With the redesigned game, children wear toy hard hats with a working headlamp to emphasize safety. Buckley redesigned the NRCCE Bucks with pictures of the PRT, Woodburn Hall and the WVU Mountaineer. He also designed game mats to look like West Virginia woods with pictures of deer and trees. Other mats have facts and graphics about the coal industry that parents and grandparents find interesting.
“Many of the families at the state fair are coal mining families. They took a real interest in the new look and feel of the game,” said Wafle.
“Catlin really took the look of the game to a whole new level. About the only thing he didn’t do was bake the cookies,” Wafle laughed.
When a second game was needed to appeal to tweens and teens, Buckley was called upon once again. “I decided some kind of spinning wheel would be fun. I came up with the name SPINERGY because I thought it was so bad it was good,” said Buckley. The name stuck and the game was given the tagline “It’s energy with a spin!”

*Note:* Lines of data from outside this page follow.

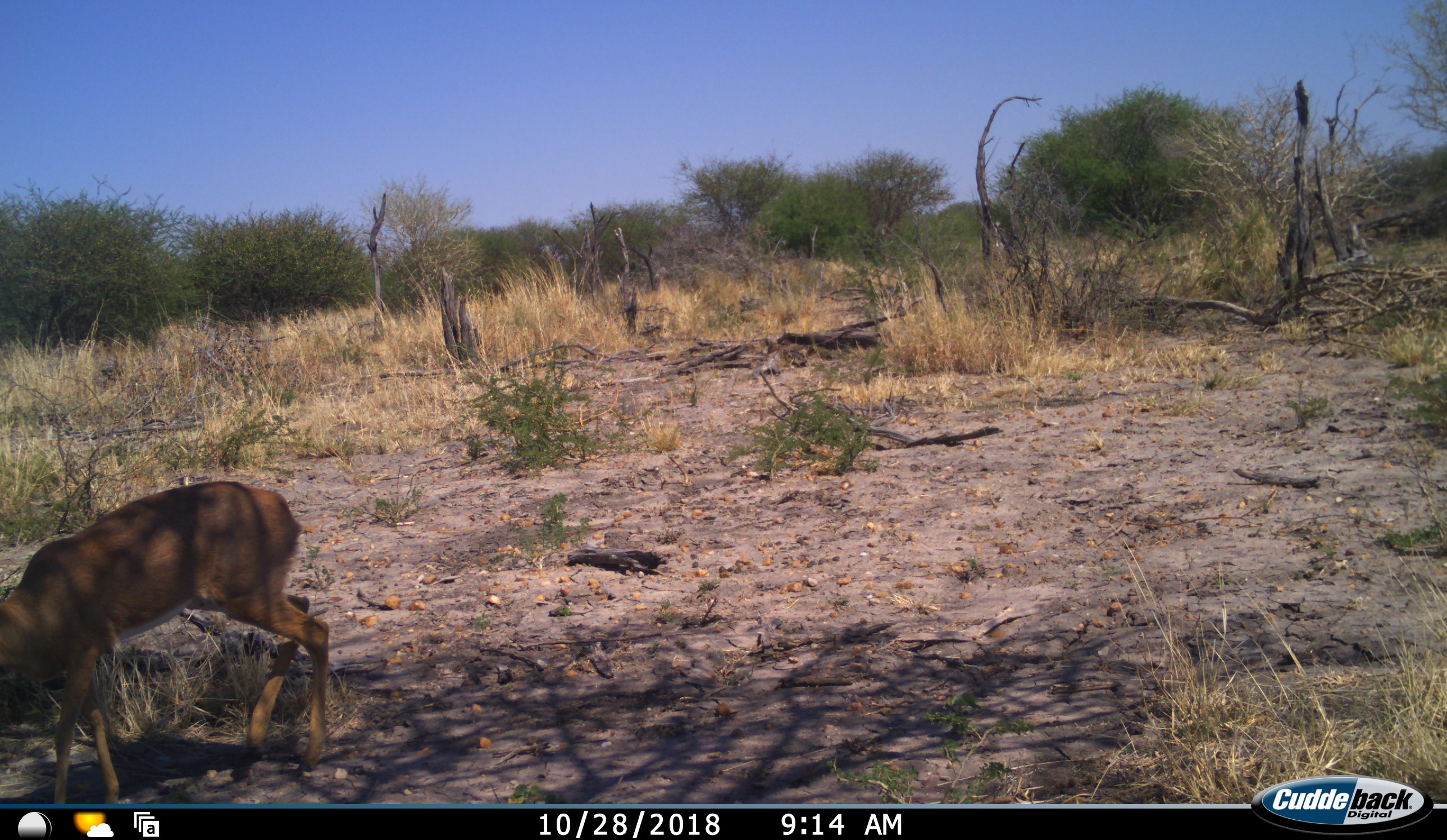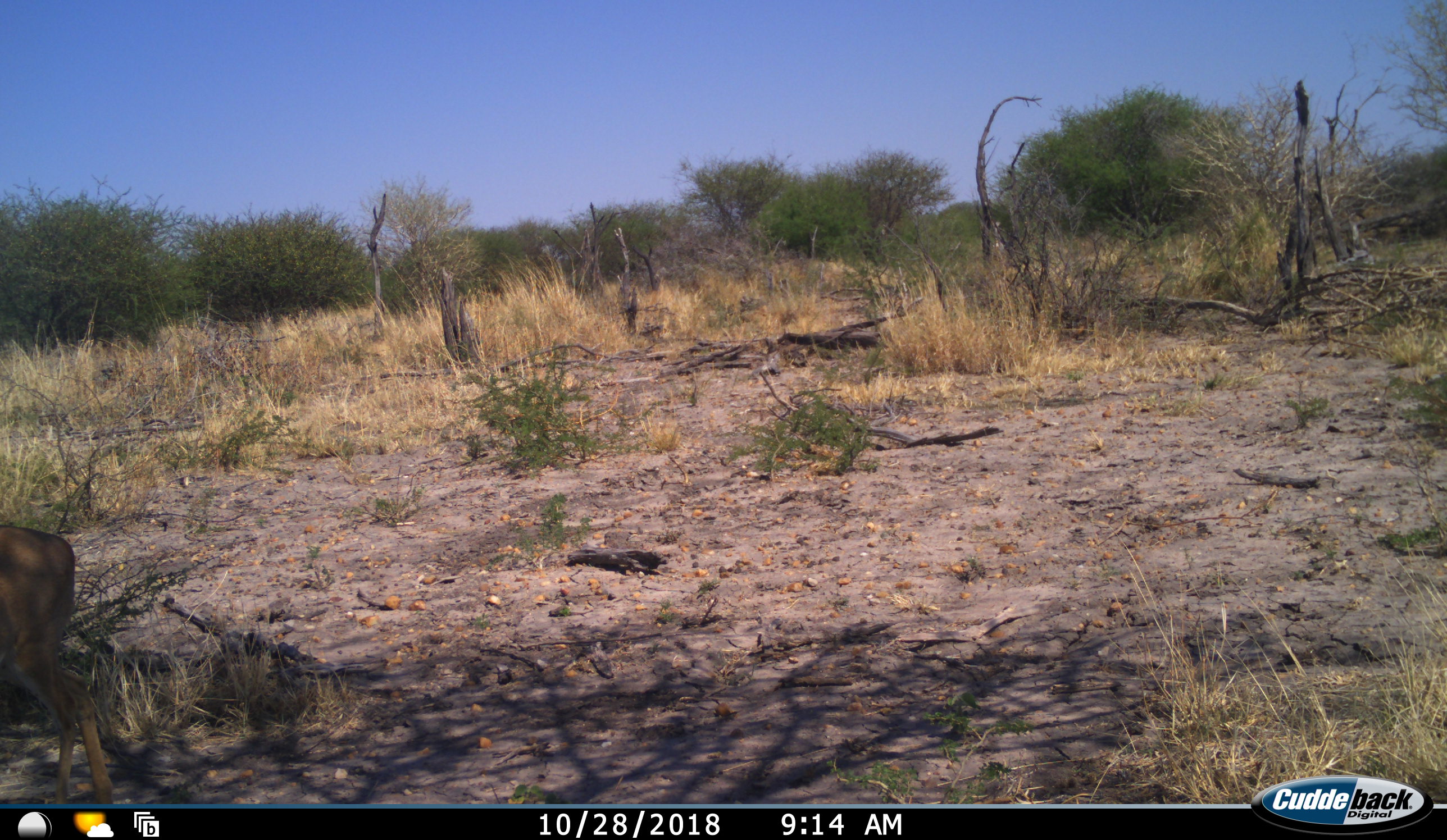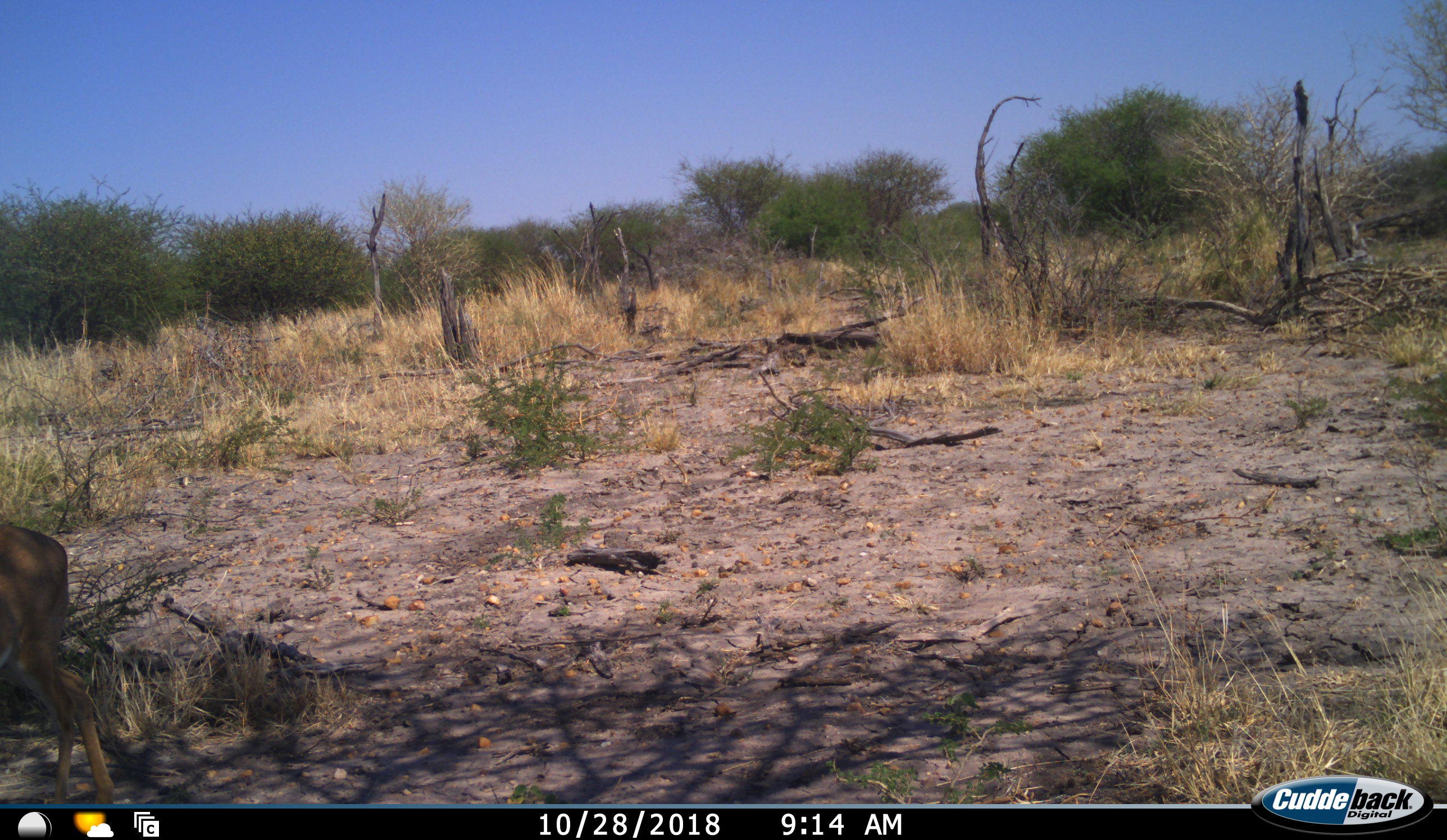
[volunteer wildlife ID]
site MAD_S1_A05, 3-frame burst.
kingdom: Animalia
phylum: Chordata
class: Mammalia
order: Artiodactyla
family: Bovidae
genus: Raphicerus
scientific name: Raphicerus campestris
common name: steenbok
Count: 1.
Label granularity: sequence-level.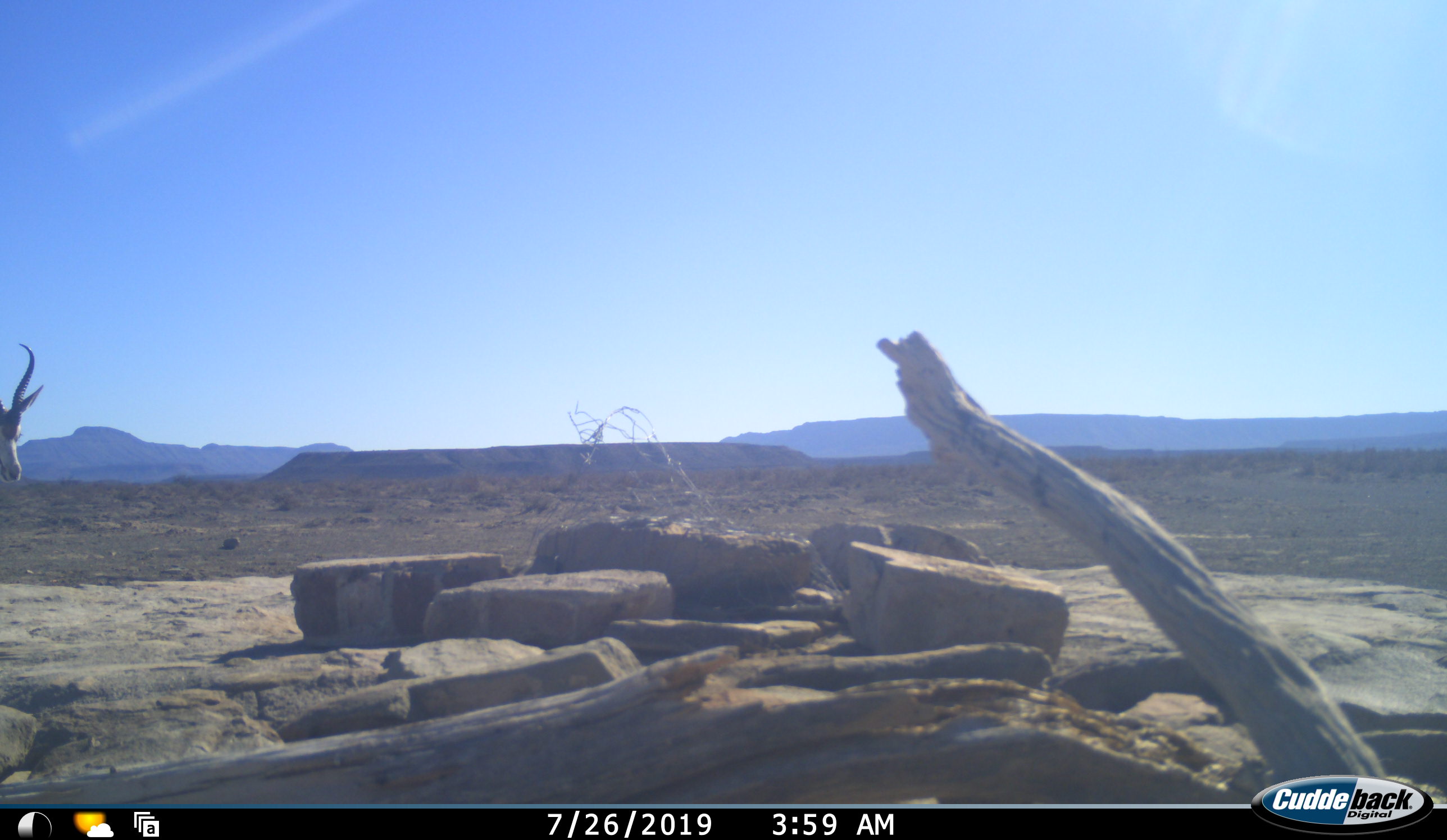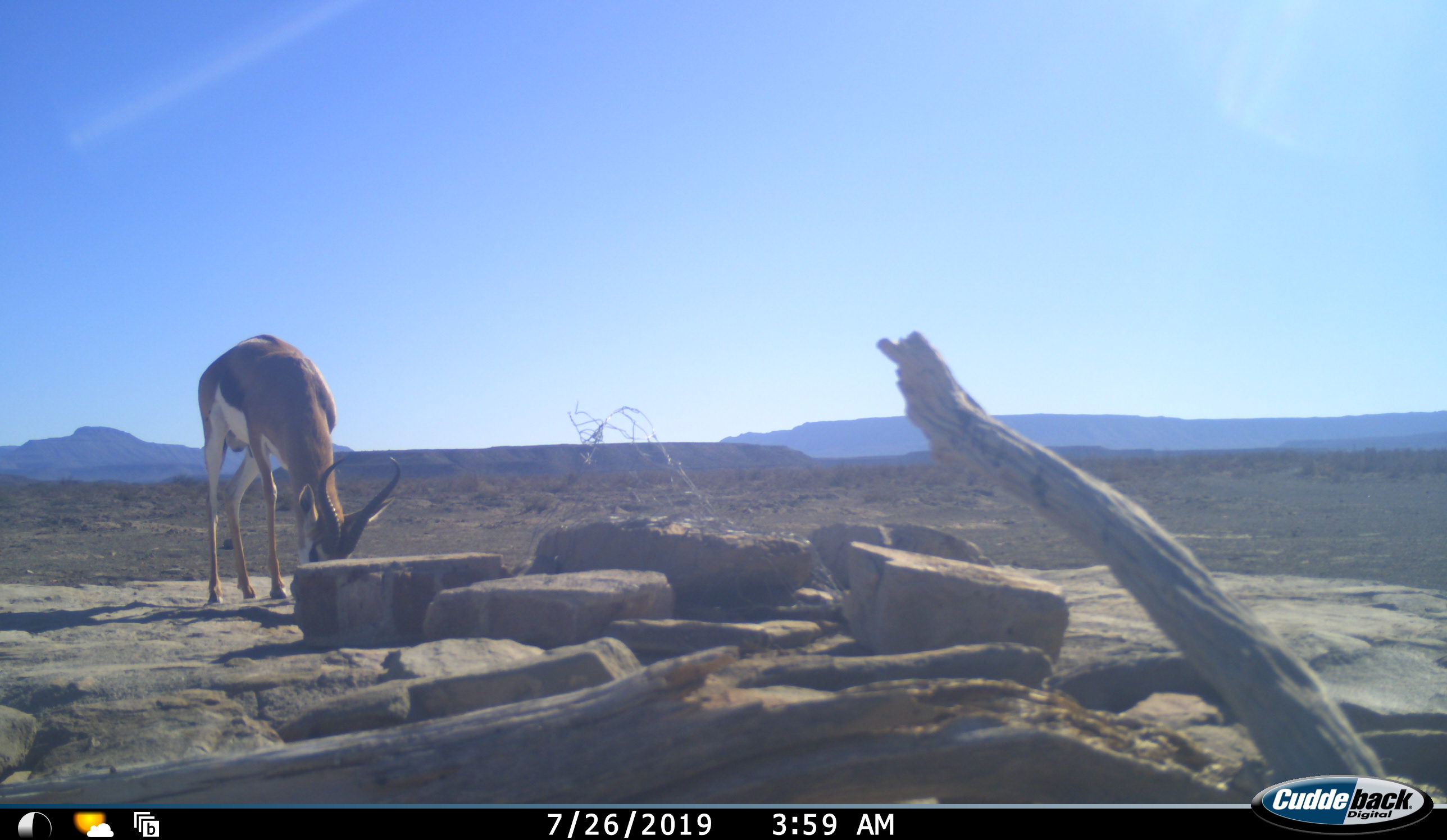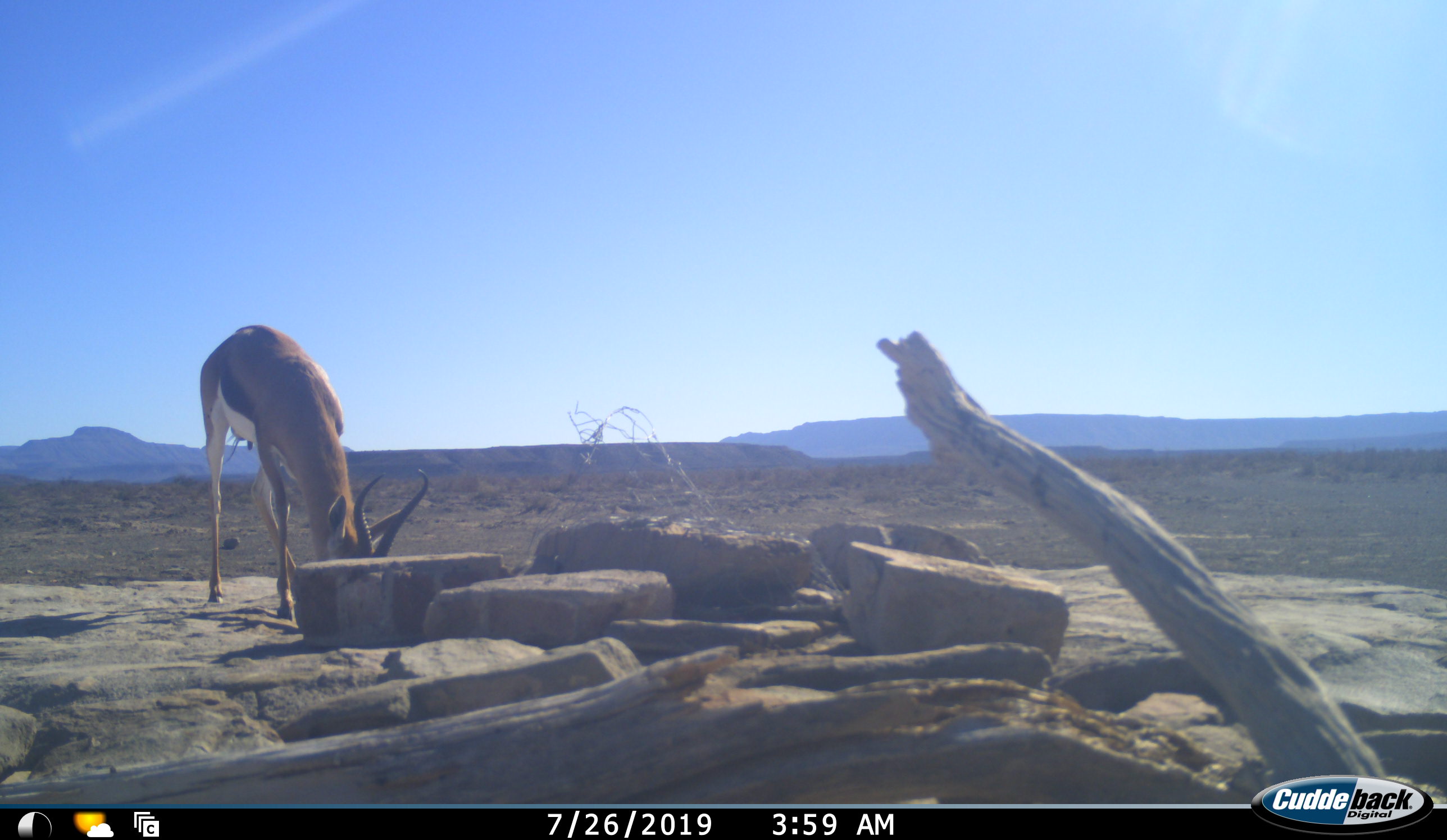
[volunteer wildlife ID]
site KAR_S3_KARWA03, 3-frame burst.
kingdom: Animalia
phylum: Chordata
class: Mammalia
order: Artiodactyla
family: Bovidae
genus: Antidorcas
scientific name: Antidorcas marsupialis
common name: springbok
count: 1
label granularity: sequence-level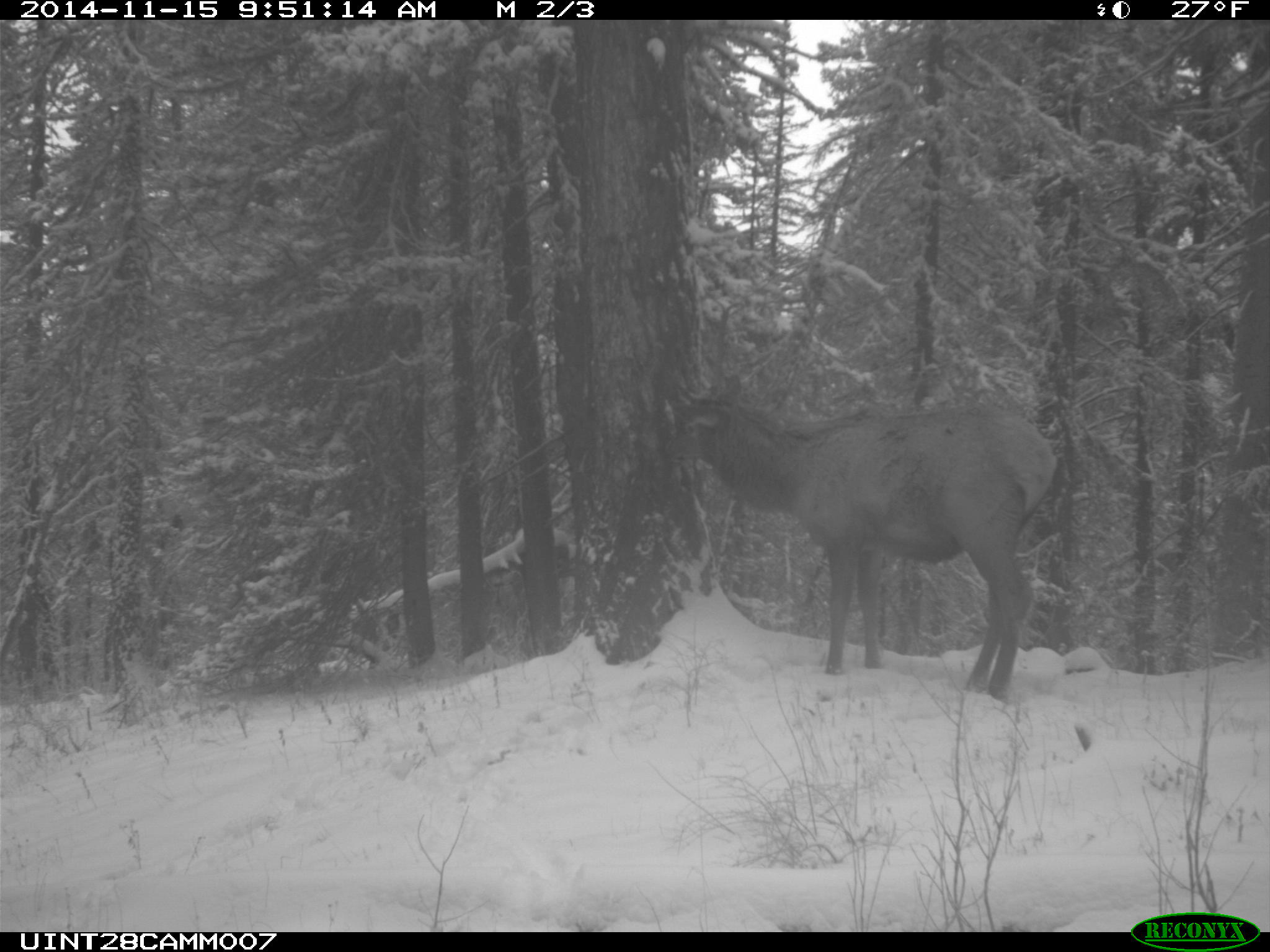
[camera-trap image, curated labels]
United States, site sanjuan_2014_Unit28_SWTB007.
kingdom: Animalia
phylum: Chordata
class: Mammalia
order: Artiodactyla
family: Cervidae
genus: Cervus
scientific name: Cervus elaphus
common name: red deer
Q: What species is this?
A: Cervus elaphus (red deer).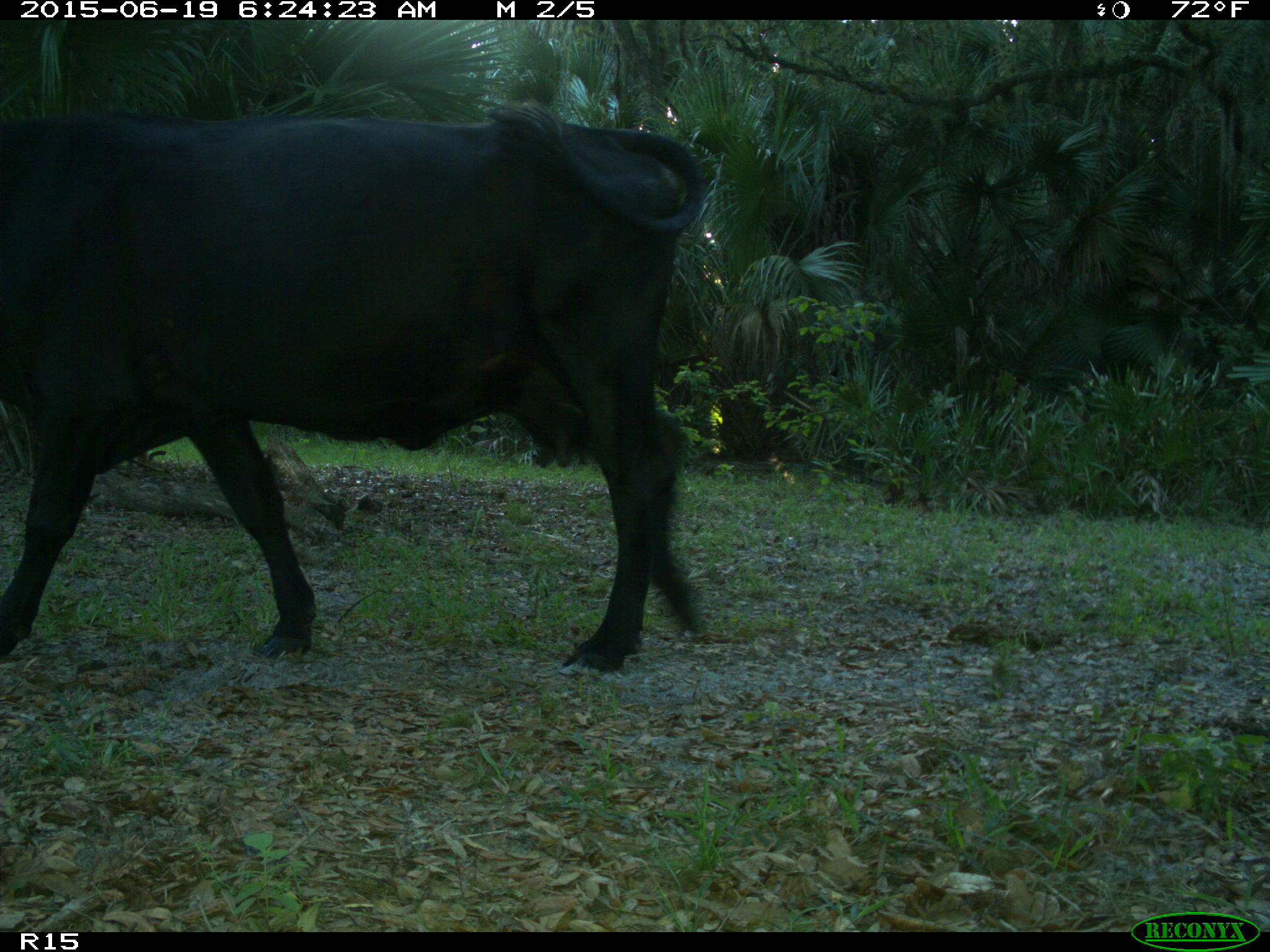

Youngsters spin the wheel to select questions about energy and the environment and WVU research programs. They often compete against their parents. Players whose correct answers earned the highest points win an NRCCE prize, often light-up pen. Losers get consolation dum-dum ™ suckers. “The kids really laugh when mom or dad get a dum-dum,” said Wafle.
Buckley used the internet to research facts for the questions. He used design software and a large inkjet printer for the eye-catching graphic which was attached to a wooden wheel that he and fellow student Jimmy Ludovici built at the NRCCE.
So is board game design a new career option for the college sophomore? “I’d be more interested in theme park design,” said Buckley. “It goes with my landscape architecture degree.”